Als hij rondkeek, zag hij trouwens amper een verschil. Het was gedaan met die erfenis van Belgische identiteitskaarten.
Paul reisde naar het oosten van het land, naar het Akagerapark. Hij zag er nijlpaarden en krokodillen, zebra's, waterbucks, impala's en topi's. Voor de kenners zat een visarend als een wit vlekje in een wolfsmelkboom.
De gids was een vermoeiende mens van goede wil. Regelmatig vatte hij als een schoolmeester samen wat ze al hadden gezien. Twee wilde varkens, hamervogels, buffels, veel bavianen. Hij toonde ook wat er niet was en verwachtte van Paul daarover meer blijheid. Er kwamen zebra's in beeld, Paul vernam de draagtijd van die beesten. Een povere giraf leek wel opgezet.

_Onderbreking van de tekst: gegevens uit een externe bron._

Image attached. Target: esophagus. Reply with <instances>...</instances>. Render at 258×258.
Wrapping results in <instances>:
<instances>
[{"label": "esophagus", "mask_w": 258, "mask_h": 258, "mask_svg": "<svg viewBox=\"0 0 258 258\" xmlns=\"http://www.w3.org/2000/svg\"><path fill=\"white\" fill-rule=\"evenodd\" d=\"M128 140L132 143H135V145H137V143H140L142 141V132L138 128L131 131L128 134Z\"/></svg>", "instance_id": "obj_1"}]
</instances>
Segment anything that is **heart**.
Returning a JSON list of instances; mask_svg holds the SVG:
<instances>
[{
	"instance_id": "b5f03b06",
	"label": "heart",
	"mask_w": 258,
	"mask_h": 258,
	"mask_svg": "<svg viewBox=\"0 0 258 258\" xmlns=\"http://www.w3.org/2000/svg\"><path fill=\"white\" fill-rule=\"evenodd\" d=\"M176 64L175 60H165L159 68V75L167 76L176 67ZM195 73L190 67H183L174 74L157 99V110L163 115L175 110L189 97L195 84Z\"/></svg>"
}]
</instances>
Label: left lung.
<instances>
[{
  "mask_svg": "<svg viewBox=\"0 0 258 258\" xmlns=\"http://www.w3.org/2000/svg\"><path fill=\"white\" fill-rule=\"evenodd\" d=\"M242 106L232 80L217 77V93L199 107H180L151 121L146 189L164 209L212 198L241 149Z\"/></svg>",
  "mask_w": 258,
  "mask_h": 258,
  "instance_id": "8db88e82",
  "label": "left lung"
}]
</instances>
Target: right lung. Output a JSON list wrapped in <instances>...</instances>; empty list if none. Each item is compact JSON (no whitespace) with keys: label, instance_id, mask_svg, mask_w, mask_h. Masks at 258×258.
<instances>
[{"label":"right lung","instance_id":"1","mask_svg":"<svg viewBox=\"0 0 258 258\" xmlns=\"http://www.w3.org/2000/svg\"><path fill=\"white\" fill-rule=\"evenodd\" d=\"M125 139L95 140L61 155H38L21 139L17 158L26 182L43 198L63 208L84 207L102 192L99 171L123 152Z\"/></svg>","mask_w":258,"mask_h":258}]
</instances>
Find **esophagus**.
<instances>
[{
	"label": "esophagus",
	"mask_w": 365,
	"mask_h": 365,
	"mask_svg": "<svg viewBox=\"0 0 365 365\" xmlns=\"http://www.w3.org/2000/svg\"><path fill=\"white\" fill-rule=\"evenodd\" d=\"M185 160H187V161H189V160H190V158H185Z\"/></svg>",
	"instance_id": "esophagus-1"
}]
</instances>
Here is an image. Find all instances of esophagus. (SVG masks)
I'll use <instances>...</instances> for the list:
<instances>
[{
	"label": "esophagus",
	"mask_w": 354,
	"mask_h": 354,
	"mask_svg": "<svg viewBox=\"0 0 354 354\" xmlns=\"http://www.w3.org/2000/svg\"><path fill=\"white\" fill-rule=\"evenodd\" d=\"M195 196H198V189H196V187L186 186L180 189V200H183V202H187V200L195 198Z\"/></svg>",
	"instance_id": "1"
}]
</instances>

Aan de noordkant verlieten ze het wildpark en reden over een rode pisteweg door de savanne. Plots werd het groene landschap opgedeeld in weiden. ‘Nieuwbouw’, zei de gids misprijzend. ‘Hier zitten die inwijkelingen, éleveurs uit Angola. In 1997 werd dit park, dat ooit nog gesticht was door de Belgische koning Albert I, met twee derden verkleind, van 2.500 km2, naar ruim 1.000 km2.’
Interessant.
Paul en de gids reden voorbij de nieuwe huisjes met daken van zinken golfplaten. Soms stond er nog een primitieve ronde hut naast. Die hadden
| |
| |
de vluchtelingen eerst gebouwd toen ze toekwamen en vaak sliepen ze er nog in omdat het er koeler was.
Langs de weg dook nu overal Ankolavee op.
Met grote liervormige hoornen.
Hier en daar liepen tussen het vee enkele impala's. Paul bewonderde de herders, leunend op hun stok. Deze herders koloniseerden nu de savanne met hun koeien.
Paul begroette de herder. ‘Mwirime’, zei hij.
‘Mwirime’, antwoordde de herder verrast. ‘Amakuru?’ vroeg de herder nog.
‘Amakuru meza’, antwoordde Paul en hij had daarmee de helft van zijn Kinyarwandakennis benut. Paul legde zijn hand op de koeienschoft. Hij bewonderde de rust, een rilling trok over de dierenflank. Het was vee in zijn zuiverste vorm: rijkdom, resultaat van honderden jaren gericht fokken. Hun uiers: zakken vol goud. Hun knieën als gebedstrommels. De koeien hadden de glijdende, zwevende gratie van jonge meisjes en oude mannen. Ze waren mager en juist, kenden amper hun eigen schoonheid, maar als ze huilden, dan scheurde hun geschreeuw de wereld vaneen. Kunnen we onszelf ook zien als een rustig dier, werkend, grazend, denkend?
In de schaduw van een stierenkop op de rode grond zag Paul de tekening van de mandjes in de gang van zijn Brusselse huis: corne de taureaux prêts au combat.
Verderop stonden nog drie naakte mannen zich uitbundig te wassen, schaterend met zeep in de savanne. Ze zwaaiden naar Paul.